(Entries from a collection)

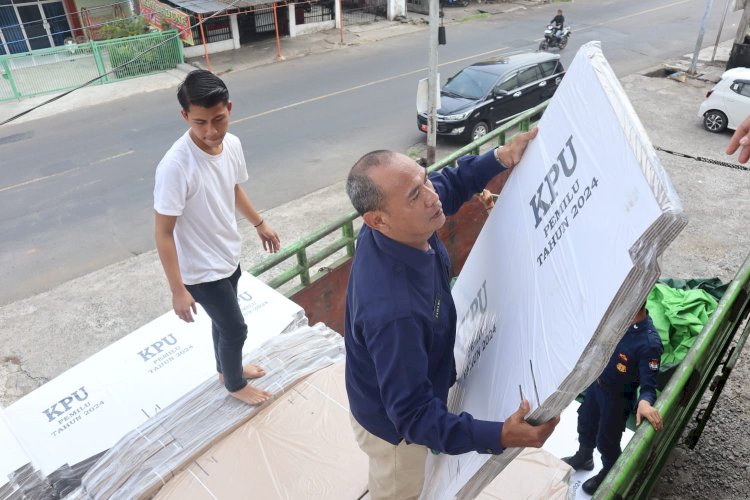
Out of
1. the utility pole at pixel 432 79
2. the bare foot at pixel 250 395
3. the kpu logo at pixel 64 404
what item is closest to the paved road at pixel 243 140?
the utility pole at pixel 432 79

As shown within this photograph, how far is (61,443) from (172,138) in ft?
35.0

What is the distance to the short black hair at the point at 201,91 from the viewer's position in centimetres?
241

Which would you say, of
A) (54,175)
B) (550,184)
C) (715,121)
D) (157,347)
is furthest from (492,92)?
(550,184)

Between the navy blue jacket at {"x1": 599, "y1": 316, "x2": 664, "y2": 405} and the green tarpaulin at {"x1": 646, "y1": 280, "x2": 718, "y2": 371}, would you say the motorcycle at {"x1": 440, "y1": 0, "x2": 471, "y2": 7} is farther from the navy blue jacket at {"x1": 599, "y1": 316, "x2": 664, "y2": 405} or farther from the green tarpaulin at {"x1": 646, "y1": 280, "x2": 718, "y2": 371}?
the navy blue jacket at {"x1": 599, "y1": 316, "x2": 664, "y2": 405}

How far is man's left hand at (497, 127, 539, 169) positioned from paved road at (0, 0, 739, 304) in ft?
25.5

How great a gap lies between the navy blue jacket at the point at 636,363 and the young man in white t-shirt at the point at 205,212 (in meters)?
1.93

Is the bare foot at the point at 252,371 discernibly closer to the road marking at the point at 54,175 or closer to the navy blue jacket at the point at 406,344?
the navy blue jacket at the point at 406,344

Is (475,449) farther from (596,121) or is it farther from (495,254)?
(596,121)

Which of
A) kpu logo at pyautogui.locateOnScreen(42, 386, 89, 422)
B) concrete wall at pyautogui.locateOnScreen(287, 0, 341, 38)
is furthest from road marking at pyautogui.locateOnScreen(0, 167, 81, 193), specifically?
concrete wall at pyautogui.locateOnScreen(287, 0, 341, 38)

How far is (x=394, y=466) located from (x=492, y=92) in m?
10.7

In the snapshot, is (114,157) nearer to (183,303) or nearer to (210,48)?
(210,48)

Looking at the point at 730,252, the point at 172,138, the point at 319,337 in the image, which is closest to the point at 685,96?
the point at 730,252

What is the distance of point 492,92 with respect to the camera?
11.8 metres

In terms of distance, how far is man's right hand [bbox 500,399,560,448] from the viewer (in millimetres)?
1499
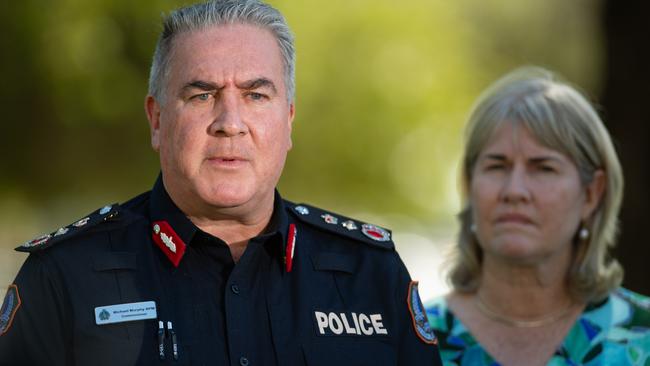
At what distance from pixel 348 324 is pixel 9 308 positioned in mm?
945

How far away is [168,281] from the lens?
331 centimetres

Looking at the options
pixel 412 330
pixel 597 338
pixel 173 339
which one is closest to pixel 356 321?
pixel 412 330

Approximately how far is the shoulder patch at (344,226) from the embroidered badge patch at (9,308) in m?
0.91

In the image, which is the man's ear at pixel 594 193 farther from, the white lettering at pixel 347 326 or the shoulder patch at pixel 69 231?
the shoulder patch at pixel 69 231

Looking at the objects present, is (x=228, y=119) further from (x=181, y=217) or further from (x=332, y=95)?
(x=332, y=95)

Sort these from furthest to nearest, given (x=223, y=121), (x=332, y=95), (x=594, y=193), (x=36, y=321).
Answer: (x=332, y=95), (x=594, y=193), (x=223, y=121), (x=36, y=321)

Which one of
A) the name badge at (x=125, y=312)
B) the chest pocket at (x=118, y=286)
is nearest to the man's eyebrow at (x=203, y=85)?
the chest pocket at (x=118, y=286)

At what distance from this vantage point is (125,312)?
10.5 ft

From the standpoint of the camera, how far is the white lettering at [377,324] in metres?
3.45

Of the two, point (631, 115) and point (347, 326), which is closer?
point (347, 326)

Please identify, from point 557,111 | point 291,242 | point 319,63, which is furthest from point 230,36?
point 319,63

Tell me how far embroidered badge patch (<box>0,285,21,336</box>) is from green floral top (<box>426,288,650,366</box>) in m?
2.34

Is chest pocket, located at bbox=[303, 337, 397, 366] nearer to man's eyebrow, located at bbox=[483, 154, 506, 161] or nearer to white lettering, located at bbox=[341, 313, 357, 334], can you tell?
white lettering, located at bbox=[341, 313, 357, 334]

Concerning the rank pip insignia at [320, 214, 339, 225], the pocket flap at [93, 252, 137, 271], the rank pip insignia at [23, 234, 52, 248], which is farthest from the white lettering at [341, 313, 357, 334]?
the rank pip insignia at [23, 234, 52, 248]
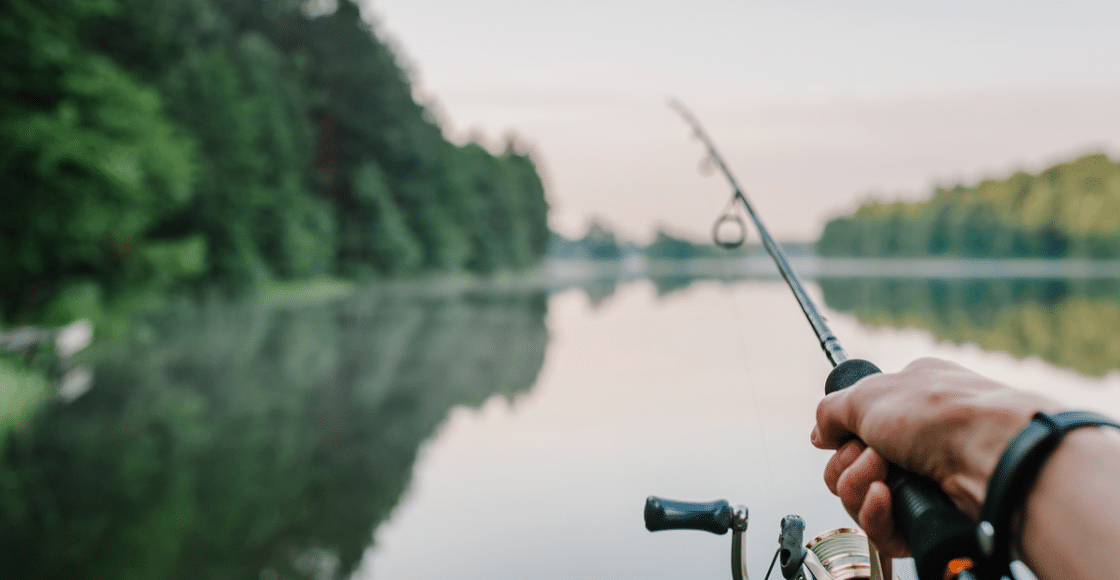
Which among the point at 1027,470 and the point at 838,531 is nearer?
the point at 1027,470

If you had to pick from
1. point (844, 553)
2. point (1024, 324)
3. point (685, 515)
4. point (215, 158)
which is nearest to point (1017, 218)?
point (1024, 324)

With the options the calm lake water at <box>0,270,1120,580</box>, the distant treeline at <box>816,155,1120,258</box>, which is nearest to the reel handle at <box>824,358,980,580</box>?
the calm lake water at <box>0,270,1120,580</box>

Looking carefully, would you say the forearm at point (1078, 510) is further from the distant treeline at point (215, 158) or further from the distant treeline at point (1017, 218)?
the distant treeline at point (1017, 218)

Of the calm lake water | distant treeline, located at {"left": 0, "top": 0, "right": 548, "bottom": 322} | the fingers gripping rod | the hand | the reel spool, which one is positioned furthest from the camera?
distant treeline, located at {"left": 0, "top": 0, "right": 548, "bottom": 322}

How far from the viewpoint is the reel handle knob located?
1.78 m

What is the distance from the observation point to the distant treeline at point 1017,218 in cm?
8783

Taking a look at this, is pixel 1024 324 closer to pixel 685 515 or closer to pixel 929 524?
pixel 685 515

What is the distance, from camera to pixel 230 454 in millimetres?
7801

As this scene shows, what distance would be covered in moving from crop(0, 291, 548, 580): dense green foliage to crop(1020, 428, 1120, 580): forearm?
15.4 ft

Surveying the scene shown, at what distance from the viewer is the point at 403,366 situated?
45.7 feet

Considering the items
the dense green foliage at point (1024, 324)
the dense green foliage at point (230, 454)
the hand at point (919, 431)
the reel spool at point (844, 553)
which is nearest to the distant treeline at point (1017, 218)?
the dense green foliage at point (1024, 324)

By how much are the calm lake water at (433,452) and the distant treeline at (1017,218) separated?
8561 centimetres

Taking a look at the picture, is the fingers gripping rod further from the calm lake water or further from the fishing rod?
the calm lake water

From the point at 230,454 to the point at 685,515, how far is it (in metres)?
7.09
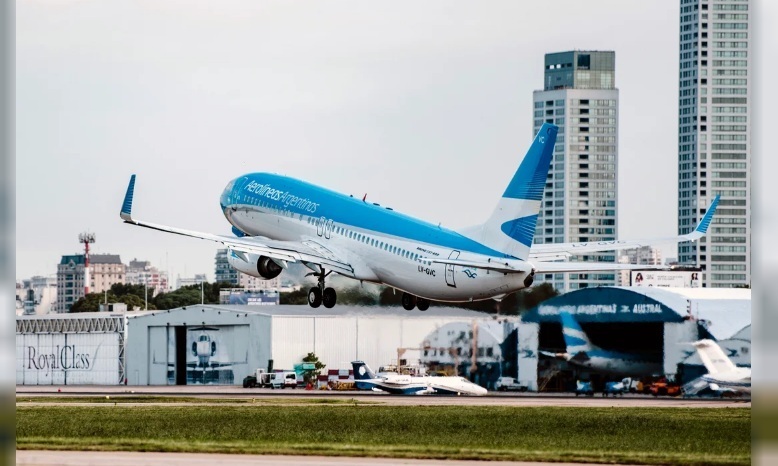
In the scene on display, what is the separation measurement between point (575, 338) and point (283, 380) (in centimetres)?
3346

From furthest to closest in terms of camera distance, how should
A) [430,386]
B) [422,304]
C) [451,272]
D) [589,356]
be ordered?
[589,356] → [430,386] → [422,304] → [451,272]

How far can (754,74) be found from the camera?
2320 cm

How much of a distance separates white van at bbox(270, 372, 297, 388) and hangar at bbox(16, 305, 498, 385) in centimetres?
708

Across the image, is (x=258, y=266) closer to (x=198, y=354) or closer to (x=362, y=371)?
(x=362, y=371)

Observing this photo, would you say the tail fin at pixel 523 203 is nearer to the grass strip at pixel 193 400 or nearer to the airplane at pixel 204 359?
the grass strip at pixel 193 400

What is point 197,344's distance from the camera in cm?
16662

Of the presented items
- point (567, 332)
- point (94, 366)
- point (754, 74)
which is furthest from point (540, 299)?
point (754, 74)

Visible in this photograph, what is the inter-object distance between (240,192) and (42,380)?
107 meters

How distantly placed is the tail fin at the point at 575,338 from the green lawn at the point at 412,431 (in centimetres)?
3488

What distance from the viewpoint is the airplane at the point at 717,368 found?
4550 inches

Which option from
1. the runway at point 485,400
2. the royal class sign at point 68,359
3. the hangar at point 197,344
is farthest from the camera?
the royal class sign at point 68,359

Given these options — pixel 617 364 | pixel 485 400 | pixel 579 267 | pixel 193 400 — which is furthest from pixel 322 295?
pixel 617 364

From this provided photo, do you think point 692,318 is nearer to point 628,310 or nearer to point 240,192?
point 628,310

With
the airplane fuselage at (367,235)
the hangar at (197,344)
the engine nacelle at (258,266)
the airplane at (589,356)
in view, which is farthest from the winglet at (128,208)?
the airplane at (589,356)
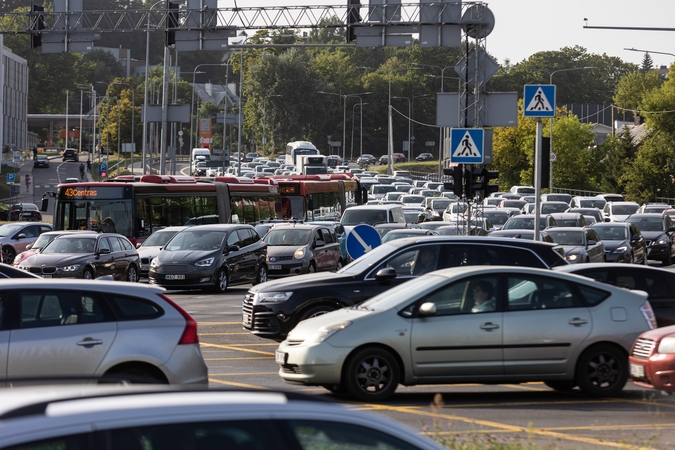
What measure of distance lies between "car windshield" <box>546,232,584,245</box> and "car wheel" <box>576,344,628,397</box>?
1847cm

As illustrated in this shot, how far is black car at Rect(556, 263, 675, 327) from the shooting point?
14.2 metres

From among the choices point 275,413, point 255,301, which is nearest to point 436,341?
point 255,301

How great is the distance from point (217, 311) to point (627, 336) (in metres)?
11.6

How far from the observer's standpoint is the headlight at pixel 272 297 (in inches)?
551

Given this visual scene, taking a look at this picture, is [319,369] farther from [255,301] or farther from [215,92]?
[215,92]

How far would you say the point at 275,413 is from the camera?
344 centimetres

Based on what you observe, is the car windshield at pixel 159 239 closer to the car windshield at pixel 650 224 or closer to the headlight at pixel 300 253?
the headlight at pixel 300 253

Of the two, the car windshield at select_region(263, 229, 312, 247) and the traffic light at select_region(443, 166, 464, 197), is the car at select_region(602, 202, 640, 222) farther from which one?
the traffic light at select_region(443, 166, 464, 197)

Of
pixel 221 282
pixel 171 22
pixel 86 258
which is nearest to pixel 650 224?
pixel 171 22

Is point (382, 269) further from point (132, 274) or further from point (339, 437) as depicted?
point (132, 274)

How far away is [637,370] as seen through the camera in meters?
10.8

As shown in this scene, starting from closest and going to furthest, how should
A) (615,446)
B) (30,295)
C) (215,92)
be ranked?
(615,446) → (30,295) → (215,92)

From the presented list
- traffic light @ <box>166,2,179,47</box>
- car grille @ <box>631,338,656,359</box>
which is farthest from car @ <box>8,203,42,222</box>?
car grille @ <box>631,338,656,359</box>

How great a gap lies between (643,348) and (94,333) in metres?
5.50
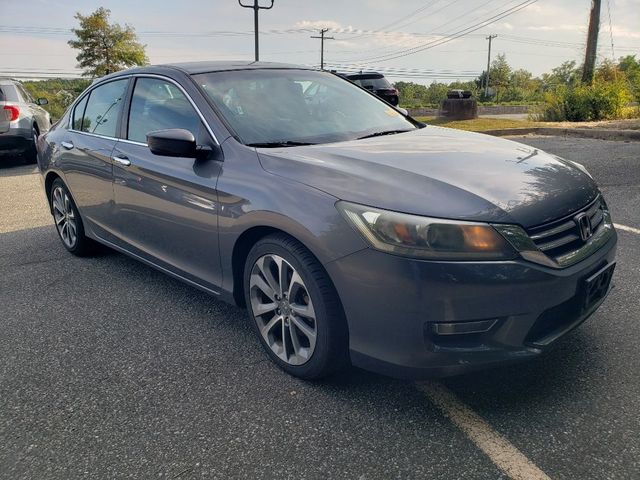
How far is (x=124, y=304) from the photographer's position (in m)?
3.78

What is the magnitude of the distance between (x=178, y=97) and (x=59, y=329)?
1.61 m

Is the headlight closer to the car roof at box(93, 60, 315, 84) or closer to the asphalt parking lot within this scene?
the asphalt parking lot

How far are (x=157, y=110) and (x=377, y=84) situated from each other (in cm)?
1509

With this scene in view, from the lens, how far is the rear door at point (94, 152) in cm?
399

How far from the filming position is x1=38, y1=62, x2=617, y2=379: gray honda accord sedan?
2.18 meters

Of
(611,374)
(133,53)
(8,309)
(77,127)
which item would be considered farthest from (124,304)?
(133,53)

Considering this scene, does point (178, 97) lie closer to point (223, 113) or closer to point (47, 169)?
point (223, 113)

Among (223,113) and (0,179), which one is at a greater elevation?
(223,113)

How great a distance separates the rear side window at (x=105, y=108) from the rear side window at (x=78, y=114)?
71mm

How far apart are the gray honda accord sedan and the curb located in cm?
896

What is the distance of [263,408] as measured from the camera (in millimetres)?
2488

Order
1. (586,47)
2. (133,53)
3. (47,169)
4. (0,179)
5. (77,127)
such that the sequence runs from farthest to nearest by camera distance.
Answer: (133,53), (586,47), (0,179), (47,169), (77,127)

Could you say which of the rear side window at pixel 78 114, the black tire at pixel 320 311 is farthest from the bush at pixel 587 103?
the black tire at pixel 320 311

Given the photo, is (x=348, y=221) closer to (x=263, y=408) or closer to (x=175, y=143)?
(x=263, y=408)
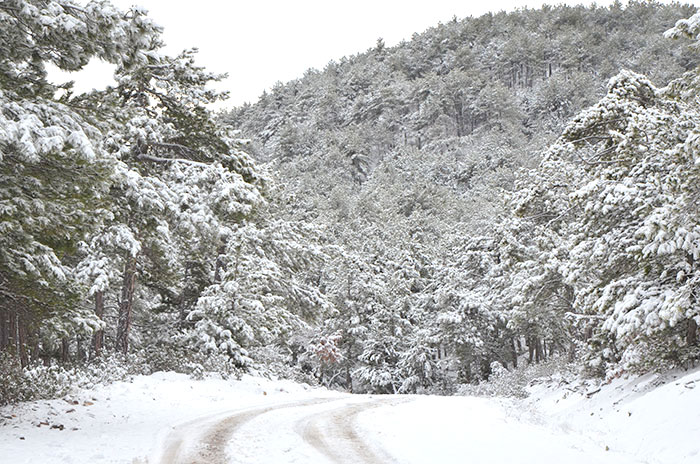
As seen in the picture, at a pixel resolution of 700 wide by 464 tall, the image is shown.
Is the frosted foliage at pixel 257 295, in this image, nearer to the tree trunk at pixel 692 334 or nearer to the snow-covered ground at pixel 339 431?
the snow-covered ground at pixel 339 431

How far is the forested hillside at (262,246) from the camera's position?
786 centimetres

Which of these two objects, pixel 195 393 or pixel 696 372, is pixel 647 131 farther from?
pixel 195 393

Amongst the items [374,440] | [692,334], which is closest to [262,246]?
[374,440]

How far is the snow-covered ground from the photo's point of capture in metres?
6.95

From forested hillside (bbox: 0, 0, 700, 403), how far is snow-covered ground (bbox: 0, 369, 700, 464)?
4.16 feet

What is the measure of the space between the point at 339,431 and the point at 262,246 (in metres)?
13.9

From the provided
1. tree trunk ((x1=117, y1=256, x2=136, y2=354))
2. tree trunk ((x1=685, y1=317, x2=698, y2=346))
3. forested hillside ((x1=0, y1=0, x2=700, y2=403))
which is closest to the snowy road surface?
forested hillside ((x1=0, y1=0, x2=700, y2=403))

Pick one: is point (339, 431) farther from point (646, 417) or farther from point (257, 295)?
point (257, 295)

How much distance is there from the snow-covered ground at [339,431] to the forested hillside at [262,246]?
1268mm

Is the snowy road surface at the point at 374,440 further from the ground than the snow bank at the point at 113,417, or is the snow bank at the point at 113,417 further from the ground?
the snow bank at the point at 113,417

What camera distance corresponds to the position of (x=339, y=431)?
9.05 meters

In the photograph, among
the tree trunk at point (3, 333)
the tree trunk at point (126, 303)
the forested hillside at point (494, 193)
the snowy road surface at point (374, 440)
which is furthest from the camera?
the tree trunk at point (126, 303)

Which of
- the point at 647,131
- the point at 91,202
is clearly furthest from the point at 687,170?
the point at 91,202

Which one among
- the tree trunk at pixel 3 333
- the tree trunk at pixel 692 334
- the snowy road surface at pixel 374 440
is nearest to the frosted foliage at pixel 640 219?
the tree trunk at pixel 692 334
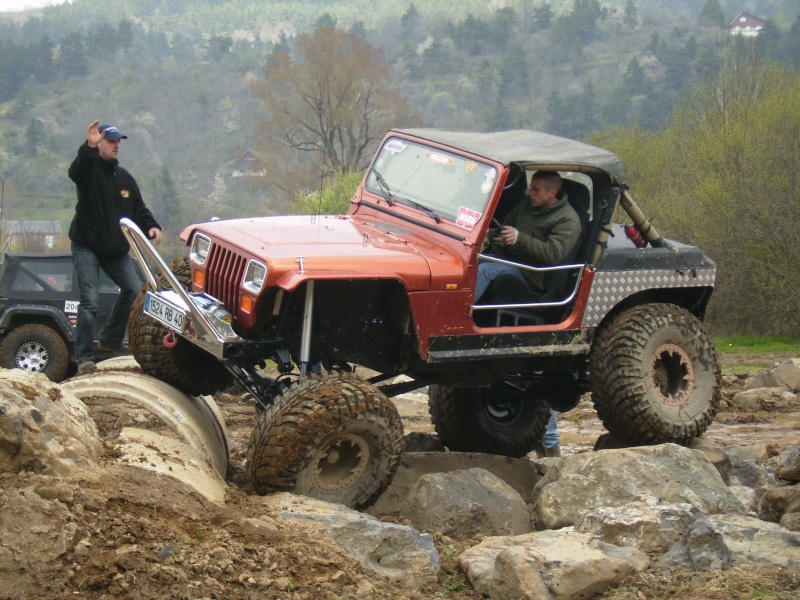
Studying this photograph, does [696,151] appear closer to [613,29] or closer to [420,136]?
[420,136]

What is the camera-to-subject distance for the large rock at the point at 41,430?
529 cm

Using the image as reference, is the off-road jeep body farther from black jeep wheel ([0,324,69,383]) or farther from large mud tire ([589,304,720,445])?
black jeep wheel ([0,324,69,383])

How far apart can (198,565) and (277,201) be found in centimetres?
5530

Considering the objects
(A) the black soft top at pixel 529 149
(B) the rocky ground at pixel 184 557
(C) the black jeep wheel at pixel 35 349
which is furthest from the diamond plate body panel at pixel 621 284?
(C) the black jeep wheel at pixel 35 349

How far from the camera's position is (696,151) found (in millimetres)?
32656

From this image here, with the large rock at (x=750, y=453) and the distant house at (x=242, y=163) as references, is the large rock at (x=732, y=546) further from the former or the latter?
the distant house at (x=242, y=163)

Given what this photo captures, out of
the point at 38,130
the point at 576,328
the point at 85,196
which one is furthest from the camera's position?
the point at 38,130

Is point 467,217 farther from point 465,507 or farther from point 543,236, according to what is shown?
point 465,507

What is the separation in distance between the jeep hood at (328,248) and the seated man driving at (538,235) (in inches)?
17.8

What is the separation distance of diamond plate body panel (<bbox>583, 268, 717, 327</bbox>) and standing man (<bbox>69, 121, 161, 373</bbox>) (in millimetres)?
3315

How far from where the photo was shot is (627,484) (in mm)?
6965

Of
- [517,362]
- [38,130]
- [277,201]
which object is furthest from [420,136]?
[38,130]

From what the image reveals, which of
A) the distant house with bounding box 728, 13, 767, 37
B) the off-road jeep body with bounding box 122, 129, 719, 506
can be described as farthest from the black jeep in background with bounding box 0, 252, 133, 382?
the distant house with bounding box 728, 13, 767, 37

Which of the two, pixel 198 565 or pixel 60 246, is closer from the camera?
pixel 198 565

Exercise aim:
Which lines of the entries above contain the string "seen"? Pick out each of them and copy it in full.

Solution for this exercise:
How far away is [637,370] as seen through the camera in meters?
As seen in the picture, at a pixel resolution of 700 wide by 464 tall, the image is shown.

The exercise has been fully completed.